**Document text**
===
Netflix UK film review: Nightcrawler
Review Overview
Night-time blues
10Newsworthy reds
10Nihilistic blacks
10Simon Kinnear | On 02, Mar 2015
Director: Dan Gilroy
Cast: Jake Gyllenhaal, Rene Russo, Riz Ahmed
Certificate: 15
Watch Nightcrawler online in the UK: Netflix UK / TalkTalk TV / Apple TV (iTunes) / Prime Video (Buy/Rent) / Rakuten TV / Google Play
The night can be a lonely place, especially if you’re out in the city, on the streets, with only criminals and sociopaths for company. How ironic that cinema – a medium founded on light – has such a fascination with the literal and figurative shadows, yet it’s here that the movies have forged some of their most fascinating characters, from Robert De Niro’s Travis Bickle to Ryan Gosling’s Driver. Gyllenhaal’s Lou Bloom is a strong addition to the canon, an enthusiastic go-getter who has left his moral by the kerb as he slithers into the gutter.
When we first meet him, Lou is desperately trying to find a job to match his sense of self-worth, learnt from the second-rate online courses that he parrots robotically and incessantly, and filtered through his wide-eyed, coldly logical and entirely un-empathetic observation of his fellow human beings’ venality. Actually, that’s not true: when we first meet him, he’s a petty thief, not above mugging a security guard for his watch.
All Lou needs is a profession where his particular set of skills will come in handy. Enter the ‘nightcrawling’ trade, the camera-wielding bottom feeders who prowl the streets, listening to police radios for crimes and accidents they can film and sell on to the news stations. These modern mercenaries don’t fire the bullets, but they lovingly trace their trajectory, framed for maximum on-air voyeurism.
For all its astute, timely observations over the ethical slippage of 24 hour news, with its race to the bottom to find the grisliest, most sensational footage, writer/director Dan Gilroy’s Oscar-nominated film is strangely out-of-time. It could have been written at any point during the past 40 years, bearing kinship with the likes of Network or the career of Scorsese – as well as Taxi Driver, Bloom bears echoes of The King Of Comedy’s fame-at-all-costs disassociation and Bringing Out The Dead’s corrupted witness to the night. Bloom is so old-school that he drives to the station to hand over his footage; he has to be told that it can be uploaded. Yet this is a film in which smartphones are conspicuous by their absence; the primary tool of Bloom’s trade is a police scanner.
===
[Chart comprehension data]

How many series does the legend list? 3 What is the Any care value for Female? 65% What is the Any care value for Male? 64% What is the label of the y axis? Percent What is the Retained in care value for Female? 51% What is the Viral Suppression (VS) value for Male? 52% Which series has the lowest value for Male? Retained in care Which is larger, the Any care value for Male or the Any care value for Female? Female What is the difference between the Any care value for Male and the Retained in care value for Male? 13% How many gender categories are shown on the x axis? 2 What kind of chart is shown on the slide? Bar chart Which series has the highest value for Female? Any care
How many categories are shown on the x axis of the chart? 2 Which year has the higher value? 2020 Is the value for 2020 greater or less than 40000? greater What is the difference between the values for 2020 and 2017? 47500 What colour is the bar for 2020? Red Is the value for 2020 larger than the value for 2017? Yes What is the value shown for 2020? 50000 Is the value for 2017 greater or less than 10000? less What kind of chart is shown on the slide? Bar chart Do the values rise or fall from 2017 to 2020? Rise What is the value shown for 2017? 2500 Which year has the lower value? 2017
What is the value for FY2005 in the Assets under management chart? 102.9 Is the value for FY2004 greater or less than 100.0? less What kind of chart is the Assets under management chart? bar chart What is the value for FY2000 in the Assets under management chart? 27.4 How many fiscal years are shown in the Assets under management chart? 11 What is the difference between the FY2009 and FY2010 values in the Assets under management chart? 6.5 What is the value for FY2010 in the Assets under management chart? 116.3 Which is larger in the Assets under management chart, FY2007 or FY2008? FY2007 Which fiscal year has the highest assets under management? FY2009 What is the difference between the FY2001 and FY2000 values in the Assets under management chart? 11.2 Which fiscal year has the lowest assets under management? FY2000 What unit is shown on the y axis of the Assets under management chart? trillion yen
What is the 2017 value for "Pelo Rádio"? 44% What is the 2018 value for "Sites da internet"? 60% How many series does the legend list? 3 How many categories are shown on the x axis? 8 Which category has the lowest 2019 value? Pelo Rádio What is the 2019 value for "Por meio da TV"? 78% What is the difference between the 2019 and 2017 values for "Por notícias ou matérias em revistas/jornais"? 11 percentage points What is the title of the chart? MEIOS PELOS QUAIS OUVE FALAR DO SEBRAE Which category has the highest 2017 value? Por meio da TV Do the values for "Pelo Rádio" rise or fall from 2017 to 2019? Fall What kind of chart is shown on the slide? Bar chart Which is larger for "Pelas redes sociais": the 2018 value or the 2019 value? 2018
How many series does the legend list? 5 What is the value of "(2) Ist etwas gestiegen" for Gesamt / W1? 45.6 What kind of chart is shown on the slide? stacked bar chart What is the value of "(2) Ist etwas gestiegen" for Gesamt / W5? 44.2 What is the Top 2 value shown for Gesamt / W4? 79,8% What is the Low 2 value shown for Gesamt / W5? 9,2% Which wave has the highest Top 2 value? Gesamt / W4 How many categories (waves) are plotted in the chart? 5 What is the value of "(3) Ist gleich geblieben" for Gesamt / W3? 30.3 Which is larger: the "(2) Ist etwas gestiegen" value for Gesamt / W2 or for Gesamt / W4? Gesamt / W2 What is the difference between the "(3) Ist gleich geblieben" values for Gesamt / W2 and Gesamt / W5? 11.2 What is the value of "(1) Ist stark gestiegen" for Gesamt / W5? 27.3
===
**Exercise objective**
Write the next part of the Nightcrawler film review, starting after the sentence that ends "the primary tool of Bloom's trade is a police scanner."

**Your response**
It’s a film of the night, shot with the woozy, caffeinated rush of tarmac and neon. Indeed, with Gyllenhaal’s eyes popping out of their sockets, cinematographer Robert Elswit captures the reflection of the city in his eyeballs, as if Bloom is entranced by the night itself in the way that cartoon characters have dollar bills in their eyes. While wealth is nominally on his agenda – his first act as a success is to upgrade his car – Bloom is driven by more oblique demons.
Gyllenhaal has rarely been better, wiry and wired in every scene. Other characters exist only to highlight his ruthlessness, be it Bill Paxton’s rival, Ahmed’s dim, naïve protege and – best of all – Russo as the news boss whose Faustian pact gives Bloom the green light to further madness, while sending her into a tawdry hell of sexual subjugation.
Is there a story to go with it? With anti-heroes now a staple of the TV schedules, there’s the sense that Gilroy is reclaiming such dark (k)night errants for the big screen. Nightcrawler could easily double as a pilot for a TV series, or as the highlights of a whole show. After establishing Bloom’s talent and drive, Gilroy skips through his rise, one montage replacing several episodes. Then, it’s a matter of showing how far the man will go for a scoop, the plot snapping into focus with an extended story about a home invasion that would make a great season finale. The open ending, too, hints at a character with plenty of misadventures to come.
But the leanness and focus of a film suits Bloom better, and the breathless narrative short-cuts blend seamlessly with the queasy questions being asked not only of the character, but all of us for paying his pay check. Throughout, screens within screens mediate what we see, the bigger picture of real life literally slipping out of focus in favour of the narrow viewpoint chosen by Bloom. Just as Russo prefers her footage ideally shorn of context so that the channel can create its own narratives, so too has Bloom rearranged his life to suit his obsessions.
Nightcrawler is available on Netflix UK, as part of an £9.99 monthly subscription.